Een probleem dat ik nu een aantal keer ben tegengekomen is dat soms niet evident is welke data er eigenlijk gestolen en/of vernietigd zijn. Neem het geval waarin er onderzoek is gedaan naar de inhoud van een niet versleutelde gestolen laptop, zonder dat we die laptop zelf in bezit hadden (die was immers ontvreemd).
Het bedrijf was er zeker van dat zich op die laptop persoonsgegevens bevonden, dat daar in een aantal gevallen ook hele gevoelige persoonsgegevens tussen zaten, maar niet van welke personen er precies data aanwezig waren en in welke vorm en hoeveelheid. Wat volgde was een complex proces waarbij door het analyseren van mailboxen, netwerkmappen en back-ups alsnog werd getracht een beeld te krijgen van de op de laptop aanwezige gegevens. Natuurlijk was dat beeld zeker niet 100 procent, maar dat bleek ook onmogelijk in dit geval.

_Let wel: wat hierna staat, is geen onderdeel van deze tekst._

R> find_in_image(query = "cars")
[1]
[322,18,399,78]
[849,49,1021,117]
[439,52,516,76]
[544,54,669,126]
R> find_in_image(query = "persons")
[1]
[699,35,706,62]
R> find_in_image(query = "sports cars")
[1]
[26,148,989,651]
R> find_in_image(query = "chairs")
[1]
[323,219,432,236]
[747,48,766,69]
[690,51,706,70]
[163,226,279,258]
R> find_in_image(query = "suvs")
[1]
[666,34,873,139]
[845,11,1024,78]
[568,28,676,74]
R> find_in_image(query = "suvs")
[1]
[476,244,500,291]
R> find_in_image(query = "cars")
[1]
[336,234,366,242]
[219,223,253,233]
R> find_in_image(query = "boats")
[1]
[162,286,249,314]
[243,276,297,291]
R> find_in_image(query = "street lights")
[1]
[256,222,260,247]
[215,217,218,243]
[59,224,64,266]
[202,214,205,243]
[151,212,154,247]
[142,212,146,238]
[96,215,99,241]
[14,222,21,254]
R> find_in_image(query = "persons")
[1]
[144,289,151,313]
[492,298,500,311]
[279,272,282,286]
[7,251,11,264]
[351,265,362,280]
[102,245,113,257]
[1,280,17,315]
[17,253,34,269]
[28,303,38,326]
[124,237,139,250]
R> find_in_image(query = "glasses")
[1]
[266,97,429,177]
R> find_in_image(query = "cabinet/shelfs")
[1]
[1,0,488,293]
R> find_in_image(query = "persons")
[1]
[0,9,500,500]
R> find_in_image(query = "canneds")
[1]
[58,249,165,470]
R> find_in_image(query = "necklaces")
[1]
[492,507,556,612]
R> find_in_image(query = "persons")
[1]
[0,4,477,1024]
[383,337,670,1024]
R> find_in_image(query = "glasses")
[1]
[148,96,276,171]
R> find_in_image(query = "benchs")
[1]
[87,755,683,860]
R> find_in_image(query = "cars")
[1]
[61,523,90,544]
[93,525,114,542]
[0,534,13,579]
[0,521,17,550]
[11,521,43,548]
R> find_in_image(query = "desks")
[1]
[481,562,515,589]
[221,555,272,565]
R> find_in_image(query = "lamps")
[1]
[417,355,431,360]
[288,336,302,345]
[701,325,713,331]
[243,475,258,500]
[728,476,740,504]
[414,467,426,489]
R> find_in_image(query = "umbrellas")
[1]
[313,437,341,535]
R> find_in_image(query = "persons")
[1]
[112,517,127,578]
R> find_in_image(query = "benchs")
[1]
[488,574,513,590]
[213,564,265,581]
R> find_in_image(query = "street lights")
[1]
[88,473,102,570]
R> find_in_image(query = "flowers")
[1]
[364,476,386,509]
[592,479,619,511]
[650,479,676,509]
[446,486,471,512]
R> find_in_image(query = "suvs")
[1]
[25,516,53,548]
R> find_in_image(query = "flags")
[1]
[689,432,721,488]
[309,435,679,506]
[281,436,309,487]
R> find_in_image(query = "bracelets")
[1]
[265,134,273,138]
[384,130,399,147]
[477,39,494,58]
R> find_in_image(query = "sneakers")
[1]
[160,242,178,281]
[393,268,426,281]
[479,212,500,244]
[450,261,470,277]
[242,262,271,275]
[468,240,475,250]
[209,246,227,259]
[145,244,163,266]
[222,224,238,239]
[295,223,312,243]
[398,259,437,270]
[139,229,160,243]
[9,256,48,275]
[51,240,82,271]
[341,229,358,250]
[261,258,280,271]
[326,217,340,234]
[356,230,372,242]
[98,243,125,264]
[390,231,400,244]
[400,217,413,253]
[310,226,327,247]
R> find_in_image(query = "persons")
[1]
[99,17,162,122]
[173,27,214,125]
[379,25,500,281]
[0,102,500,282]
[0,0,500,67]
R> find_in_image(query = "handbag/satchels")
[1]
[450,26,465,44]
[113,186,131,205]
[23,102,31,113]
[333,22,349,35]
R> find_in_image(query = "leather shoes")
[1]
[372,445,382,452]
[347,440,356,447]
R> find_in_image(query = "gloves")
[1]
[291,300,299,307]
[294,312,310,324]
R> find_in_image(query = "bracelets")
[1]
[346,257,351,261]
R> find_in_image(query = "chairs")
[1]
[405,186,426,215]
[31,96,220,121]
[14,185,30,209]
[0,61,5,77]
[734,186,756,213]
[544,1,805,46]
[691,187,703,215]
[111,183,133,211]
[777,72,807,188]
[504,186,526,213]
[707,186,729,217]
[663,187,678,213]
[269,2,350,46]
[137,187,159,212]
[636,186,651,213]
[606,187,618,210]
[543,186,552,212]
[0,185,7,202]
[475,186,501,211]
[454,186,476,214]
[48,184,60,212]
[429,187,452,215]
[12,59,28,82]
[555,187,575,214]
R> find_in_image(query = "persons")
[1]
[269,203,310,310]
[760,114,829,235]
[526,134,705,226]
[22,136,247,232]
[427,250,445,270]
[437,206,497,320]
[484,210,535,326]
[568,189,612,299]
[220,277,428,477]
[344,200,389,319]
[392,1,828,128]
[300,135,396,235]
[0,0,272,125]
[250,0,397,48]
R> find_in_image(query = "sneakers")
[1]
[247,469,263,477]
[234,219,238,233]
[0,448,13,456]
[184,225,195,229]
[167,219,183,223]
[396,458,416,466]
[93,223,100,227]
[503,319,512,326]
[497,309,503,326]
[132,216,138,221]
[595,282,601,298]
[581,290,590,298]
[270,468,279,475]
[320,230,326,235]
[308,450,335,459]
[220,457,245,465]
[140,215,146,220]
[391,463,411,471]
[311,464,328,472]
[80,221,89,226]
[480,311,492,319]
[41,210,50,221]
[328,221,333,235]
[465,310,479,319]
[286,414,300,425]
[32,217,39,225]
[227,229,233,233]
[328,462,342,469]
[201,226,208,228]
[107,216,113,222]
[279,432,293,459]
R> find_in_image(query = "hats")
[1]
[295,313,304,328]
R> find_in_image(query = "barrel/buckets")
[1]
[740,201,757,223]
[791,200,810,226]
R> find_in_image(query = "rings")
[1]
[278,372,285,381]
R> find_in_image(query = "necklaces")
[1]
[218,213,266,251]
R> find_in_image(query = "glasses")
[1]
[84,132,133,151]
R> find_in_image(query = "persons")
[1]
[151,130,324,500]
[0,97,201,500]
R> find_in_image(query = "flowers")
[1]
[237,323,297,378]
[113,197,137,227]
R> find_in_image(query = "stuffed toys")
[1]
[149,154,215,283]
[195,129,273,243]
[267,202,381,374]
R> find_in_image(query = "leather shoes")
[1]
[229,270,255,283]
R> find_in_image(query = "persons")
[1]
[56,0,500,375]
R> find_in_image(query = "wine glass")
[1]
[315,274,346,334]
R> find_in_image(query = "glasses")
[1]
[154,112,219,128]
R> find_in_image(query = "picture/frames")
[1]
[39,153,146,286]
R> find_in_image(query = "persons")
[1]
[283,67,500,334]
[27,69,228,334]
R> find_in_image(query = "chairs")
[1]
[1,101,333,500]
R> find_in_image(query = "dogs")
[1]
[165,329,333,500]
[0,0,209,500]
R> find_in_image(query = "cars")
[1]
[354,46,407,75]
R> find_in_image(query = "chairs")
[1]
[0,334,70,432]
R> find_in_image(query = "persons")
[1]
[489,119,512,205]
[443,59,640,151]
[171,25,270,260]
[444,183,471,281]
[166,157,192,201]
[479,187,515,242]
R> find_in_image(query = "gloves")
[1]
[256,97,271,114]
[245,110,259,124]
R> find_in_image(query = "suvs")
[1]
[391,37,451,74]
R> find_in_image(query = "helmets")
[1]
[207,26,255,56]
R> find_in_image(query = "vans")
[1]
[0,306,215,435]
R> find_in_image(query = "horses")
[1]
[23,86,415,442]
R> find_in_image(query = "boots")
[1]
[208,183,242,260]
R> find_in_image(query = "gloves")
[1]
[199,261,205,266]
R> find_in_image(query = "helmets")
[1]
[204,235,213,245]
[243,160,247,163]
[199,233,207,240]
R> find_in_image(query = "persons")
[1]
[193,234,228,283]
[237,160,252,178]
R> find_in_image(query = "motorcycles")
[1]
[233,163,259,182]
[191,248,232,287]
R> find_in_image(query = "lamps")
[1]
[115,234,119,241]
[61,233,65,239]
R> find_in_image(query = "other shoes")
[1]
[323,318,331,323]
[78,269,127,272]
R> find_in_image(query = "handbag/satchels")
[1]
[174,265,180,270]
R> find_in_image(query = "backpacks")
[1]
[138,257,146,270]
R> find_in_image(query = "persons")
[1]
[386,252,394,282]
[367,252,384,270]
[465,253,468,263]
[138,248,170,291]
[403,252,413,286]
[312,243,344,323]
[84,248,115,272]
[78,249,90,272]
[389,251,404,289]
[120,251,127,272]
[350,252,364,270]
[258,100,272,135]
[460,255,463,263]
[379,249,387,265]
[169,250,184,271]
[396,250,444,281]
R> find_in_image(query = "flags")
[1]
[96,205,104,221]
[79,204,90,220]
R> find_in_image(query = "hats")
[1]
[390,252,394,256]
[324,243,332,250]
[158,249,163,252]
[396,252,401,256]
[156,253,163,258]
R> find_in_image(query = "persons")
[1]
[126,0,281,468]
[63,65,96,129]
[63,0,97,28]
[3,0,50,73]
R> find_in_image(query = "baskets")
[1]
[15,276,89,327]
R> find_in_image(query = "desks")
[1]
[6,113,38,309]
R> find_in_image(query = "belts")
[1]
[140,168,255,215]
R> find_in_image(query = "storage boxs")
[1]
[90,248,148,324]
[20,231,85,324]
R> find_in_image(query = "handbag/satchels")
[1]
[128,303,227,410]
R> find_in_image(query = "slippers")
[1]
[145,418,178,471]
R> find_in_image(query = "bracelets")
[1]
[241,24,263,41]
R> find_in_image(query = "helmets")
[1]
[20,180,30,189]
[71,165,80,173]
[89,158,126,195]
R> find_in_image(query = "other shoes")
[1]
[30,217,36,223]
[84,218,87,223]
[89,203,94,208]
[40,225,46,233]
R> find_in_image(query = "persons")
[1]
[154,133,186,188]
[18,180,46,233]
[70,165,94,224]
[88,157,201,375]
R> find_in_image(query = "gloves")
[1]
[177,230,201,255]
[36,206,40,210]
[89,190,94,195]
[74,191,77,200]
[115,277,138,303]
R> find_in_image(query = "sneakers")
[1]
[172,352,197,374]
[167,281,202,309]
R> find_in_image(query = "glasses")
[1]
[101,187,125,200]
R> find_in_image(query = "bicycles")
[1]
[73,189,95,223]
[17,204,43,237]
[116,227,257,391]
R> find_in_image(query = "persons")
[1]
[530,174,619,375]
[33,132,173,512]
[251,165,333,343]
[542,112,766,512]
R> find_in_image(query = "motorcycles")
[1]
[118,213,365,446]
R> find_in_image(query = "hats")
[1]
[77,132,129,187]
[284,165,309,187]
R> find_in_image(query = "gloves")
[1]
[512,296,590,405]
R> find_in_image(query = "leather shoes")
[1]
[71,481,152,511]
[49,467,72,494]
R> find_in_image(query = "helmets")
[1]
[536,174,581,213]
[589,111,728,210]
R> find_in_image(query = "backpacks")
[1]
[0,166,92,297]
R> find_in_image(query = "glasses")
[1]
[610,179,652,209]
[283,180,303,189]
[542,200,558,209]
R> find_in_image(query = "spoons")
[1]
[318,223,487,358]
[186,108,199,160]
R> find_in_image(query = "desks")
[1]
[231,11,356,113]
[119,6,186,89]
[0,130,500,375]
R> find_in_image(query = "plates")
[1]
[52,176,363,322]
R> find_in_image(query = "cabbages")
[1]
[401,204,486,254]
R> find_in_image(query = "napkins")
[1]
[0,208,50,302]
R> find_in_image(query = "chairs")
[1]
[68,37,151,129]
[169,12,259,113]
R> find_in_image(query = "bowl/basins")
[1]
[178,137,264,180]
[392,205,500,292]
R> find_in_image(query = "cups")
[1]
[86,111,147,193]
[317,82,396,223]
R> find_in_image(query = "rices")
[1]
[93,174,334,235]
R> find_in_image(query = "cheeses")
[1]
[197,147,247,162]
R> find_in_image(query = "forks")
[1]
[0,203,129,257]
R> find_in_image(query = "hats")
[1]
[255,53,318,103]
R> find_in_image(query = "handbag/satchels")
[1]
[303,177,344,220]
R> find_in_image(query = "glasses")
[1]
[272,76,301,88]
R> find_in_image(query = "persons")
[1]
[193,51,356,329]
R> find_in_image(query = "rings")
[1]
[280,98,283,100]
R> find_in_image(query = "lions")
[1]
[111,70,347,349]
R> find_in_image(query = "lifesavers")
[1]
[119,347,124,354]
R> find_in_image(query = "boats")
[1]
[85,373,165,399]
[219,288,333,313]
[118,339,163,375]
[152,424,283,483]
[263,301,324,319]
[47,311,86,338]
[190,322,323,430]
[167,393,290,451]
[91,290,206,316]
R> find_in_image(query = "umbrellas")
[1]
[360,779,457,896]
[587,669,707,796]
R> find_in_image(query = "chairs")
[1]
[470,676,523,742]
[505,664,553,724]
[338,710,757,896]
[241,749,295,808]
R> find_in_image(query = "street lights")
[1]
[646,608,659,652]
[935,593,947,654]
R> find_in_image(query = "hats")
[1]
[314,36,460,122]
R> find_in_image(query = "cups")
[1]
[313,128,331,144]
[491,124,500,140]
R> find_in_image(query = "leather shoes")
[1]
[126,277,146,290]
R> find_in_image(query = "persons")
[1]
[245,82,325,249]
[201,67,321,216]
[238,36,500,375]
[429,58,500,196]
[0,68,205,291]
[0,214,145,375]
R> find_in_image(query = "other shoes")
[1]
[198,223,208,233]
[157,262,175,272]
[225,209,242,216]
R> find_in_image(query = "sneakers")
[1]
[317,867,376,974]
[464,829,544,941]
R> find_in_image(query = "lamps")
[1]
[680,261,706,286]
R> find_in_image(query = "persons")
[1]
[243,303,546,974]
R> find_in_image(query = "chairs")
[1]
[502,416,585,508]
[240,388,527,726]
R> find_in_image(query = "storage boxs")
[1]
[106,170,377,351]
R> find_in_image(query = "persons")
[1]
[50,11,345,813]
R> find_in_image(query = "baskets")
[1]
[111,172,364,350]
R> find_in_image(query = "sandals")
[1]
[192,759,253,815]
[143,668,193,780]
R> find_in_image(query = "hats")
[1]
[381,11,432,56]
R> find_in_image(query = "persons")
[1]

Dus een goede reden om laptops te versleutelen en werknemers te laten werken vanaf centraal beheerde databronnen (netwerkmappen, documentmanagementsystemen, et cetera).
Gehackt, maar ook melden?
Het lijkt zo simpel: als je een datalek ontdekt volg je de stroomschema’s uit de beleidsregels van de AP en dan weet je of en zo ja aan wie (alleen de AP of ook de betrokkenen) je het lek moet melden. De praktijk blijkt in veel gevallen een stuk weerbarstiger. Zo was er een bedrijf waar een webserver was gehackt. Het leek te gaan om een zogenaamde ‘defacement’, het zodanig aanpassen van de website dat deze alleen nog een boodschap van de hacker laat zien. Over het algemeen wordt dat soort aanvallen gedaan vanuit een activistisch motief, of als vorm van wedstrijd tussen digitale kwajongens (wie kan de meeste websites defacen). In dit geval leek het, op basis van informatie uit het onderzoek, te gaan om de laatste variant.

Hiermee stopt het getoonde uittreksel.